The average wage for housekeepers in Tucson is $8.30 an hour, according to the Arizona Department of Commerce Research Administration. The average wage for housekeepers has grown faster than inflation most years, increasing an average 3.4 percent a year for the past six years.

The H-2B workers cost employers more. The company must pay a recruiter, pay application fees, secure housing for the workers and shuttle them to and from work.

“It would be more economical if we had regular, full-time employees,” Petrella said.

Local workers who pick up resort and hotel jobs through the job bank usually do so out of desperation, and on an interim basis until they can find higher-paying work, said Sean Lopez, program coordinator at Pima County One Stop.

There are vacant jobs year-round, she said, because they don't pay well and require hard work. The job bank doesn't push hotel jobs or provide training for them because it tries to place people in jobs that pay at least $10 an hour, Lopez said.

Additionally, few people are looking for jobs. Although the unemployment rate is rising, the state's latest unemployment statistics show 4.7 percent of Tucsonans are jobless.

Resorts can increase wages and still not see applicants, said Debbie Johnson, president of the Arizona Hotel and Lodging Association, which is lobbying for more H-2B visas.

If the resorts can't hire visa workers, they'll likely be forced to increase wages. Rising labor costs would be passed on to customers, she said. That could mean lost business.

“It's not about wages; it's about finding workers willing to do the job,” she said. “These H-2B workers are willing.”

'Cheap, obedient labor'

Not everyone agrees government should intervene on the resorts' behalf.

The perceived labor shortage is the market's signal that the resorts should start scrambling to find new sources of labor and ways to use their existing staff more efficiently, said Mark Krikorian, executive director of the Center for Immigration Studies, a Washington, D.C.-based group that supports tighter immigration controls.

“In the short run, they've backed themselves into a corner,” because their business plans require foreign labor, he said. “They're saying it's Congress's job to procure cheap, obedient labor for their companies.”

As illegal workers and returning visa holders are squeezed out of the work force, the economy will adjust, Krikorian said, but it won't happen overnight.

Saying that housekeeping and dishwashing are jobs Americans won't do is gibberish, he said.

People who might want the jobs include racial-minority workers, college students, single moms who need flexible work schedules, older workers who want part-time jobs, refugees, high school dropouts, ex-prisoners and homeless people.

Marshall Vest, an economist with the University of Arizona's Eller College of Management, said there is a real long-term issue of where to find workers in a country with a low birthrate and an aging population.

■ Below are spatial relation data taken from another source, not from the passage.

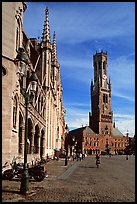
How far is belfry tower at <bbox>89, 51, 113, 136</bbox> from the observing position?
510ft

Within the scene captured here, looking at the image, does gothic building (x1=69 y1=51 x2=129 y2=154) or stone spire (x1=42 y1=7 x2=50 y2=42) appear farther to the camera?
gothic building (x1=69 y1=51 x2=129 y2=154)

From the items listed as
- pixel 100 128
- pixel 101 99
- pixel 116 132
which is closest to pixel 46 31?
pixel 100 128

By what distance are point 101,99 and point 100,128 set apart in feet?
54.7

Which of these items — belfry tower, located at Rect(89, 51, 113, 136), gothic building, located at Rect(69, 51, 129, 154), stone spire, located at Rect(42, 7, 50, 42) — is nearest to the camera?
stone spire, located at Rect(42, 7, 50, 42)

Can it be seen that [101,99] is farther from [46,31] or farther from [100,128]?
[46,31]

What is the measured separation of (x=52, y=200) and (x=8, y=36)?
12401mm

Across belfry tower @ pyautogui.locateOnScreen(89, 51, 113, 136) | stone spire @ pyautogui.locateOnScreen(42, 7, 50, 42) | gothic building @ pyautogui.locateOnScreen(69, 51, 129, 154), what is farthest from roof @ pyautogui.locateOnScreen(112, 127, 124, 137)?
stone spire @ pyautogui.locateOnScreen(42, 7, 50, 42)

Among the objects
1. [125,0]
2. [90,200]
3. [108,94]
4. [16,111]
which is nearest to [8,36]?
[16,111]

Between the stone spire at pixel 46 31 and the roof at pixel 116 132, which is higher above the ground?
the stone spire at pixel 46 31

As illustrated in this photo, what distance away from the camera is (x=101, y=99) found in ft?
524

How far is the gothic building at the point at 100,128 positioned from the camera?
148 meters

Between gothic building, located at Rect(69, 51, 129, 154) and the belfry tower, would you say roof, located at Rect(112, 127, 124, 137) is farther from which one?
the belfry tower

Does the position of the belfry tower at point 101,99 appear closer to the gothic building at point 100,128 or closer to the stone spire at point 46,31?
the gothic building at point 100,128

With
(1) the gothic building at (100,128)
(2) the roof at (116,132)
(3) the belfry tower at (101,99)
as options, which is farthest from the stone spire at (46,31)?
(2) the roof at (116,132)
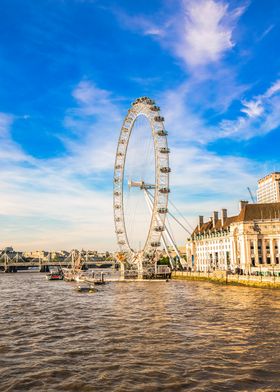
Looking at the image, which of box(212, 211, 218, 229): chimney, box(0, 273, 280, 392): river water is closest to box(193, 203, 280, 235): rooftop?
box(212, 211, 218, 229): chimney

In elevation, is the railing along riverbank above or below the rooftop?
below

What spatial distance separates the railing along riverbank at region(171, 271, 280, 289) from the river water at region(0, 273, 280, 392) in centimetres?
1838

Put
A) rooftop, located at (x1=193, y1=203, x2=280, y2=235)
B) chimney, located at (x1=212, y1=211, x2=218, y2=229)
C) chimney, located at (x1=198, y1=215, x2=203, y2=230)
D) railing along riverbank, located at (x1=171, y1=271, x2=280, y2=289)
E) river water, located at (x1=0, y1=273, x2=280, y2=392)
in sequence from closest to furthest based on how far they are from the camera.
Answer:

Employers' top concern in recent economic surveys has been the ability to recruit workers with the right skills, he said. That real or perceived labor shortage pushed up wages for some occupations, Vest said.

Beyond raising wages, businesses can also improve the skills and efficiency of their existing staff or entice workers to stay longer, he said.

But other than that, Vest said, businesses look for labor in foreign countries, where birthrates are higher and people need work.
Vest said those workers are “a valuable commodity in the world labor market.”